Why does a complete binary tree of $n$ leaves have $2n-1$ nodes?

Any full binary tree can be seen as the structure of a single elimination tournament with $n$ teams corresponding to the leaves. Each non-leaf is a game in which the loser goes home and the winner goes up to the next round. There is one final champion, who wins the root game, and so there must be $(n-1)$ non-leaf nodes since every other team loses exactly once. Hence $n + (n-1) = 2n-1$ nodes altogether.
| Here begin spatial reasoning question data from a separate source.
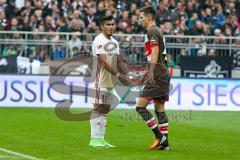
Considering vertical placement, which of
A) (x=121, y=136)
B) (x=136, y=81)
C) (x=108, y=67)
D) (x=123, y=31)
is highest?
(x=123, y=31)

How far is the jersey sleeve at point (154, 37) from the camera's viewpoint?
12430 millimetres

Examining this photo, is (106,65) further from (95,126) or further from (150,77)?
(95,126)

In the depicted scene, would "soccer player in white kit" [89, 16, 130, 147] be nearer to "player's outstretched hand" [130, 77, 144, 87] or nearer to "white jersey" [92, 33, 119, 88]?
"white jersey" [92, 33, 119, 88]

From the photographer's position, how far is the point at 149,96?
12727 mm

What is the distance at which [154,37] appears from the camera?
1245 centimetres

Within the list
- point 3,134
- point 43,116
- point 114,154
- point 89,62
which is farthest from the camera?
point 89,62

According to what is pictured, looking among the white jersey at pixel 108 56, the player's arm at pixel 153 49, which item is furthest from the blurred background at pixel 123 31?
the player's arm at pixel 153 49

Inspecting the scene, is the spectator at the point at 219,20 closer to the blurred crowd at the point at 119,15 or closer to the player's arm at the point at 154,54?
the blurred crowd at the point at 119,15

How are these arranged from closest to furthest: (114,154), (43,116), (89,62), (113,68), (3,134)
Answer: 1. (114,154)
2. (113,68)
3. (3,134)
4. (43,116)
5. (89,62)

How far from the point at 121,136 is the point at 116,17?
14.0 metres

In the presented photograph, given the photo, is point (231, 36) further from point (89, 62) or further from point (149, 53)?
point (149, 53)

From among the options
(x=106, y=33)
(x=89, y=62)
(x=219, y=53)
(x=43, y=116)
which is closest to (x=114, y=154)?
(x=106, y=33)

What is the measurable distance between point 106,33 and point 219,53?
47.3 feet

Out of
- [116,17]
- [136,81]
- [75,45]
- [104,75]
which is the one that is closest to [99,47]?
[104,75]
A perfect (complete and full) binary tree always has $2^m$ leaves for some $m$. Now how many nodes will it have? Well, it will have $1$ root, and $2$ children of the root, and $4$ total children of those children, and so on, up to and including the $2^m$ leaves. So there will be $$ 1 + 2 + 4 + 8 + \cdots + 2^m = \sum_{i = 0}^m 2^i $$ total nodes in a perfect binary tree with $2^m$ leaves. Now there is a standard formula that $$ \sum_{i = 0}^m 2^i = 2^{m+1} - 1. $$ If we start by saying that $n = 2^m$ is the number of leaves then $2^{m+1} -1$ nodes is the same as $2\cdot 2^m - 1 = 2n - 1$ nodes, which is the formula requested in the question.

Well start off with the parent node. If you only have one node, that's one leaf, and $2(1) - 1 = 1$. This equation implies that every time you add another leaf, then the total number of nodes will increase by 2.

Now adding two children means taking away one leaf (the parent used to be a leaf) and adding two new leaves, which gives a total of one new leaf. You are adding two nodes from one extra leaf, so it turns out this equation works out.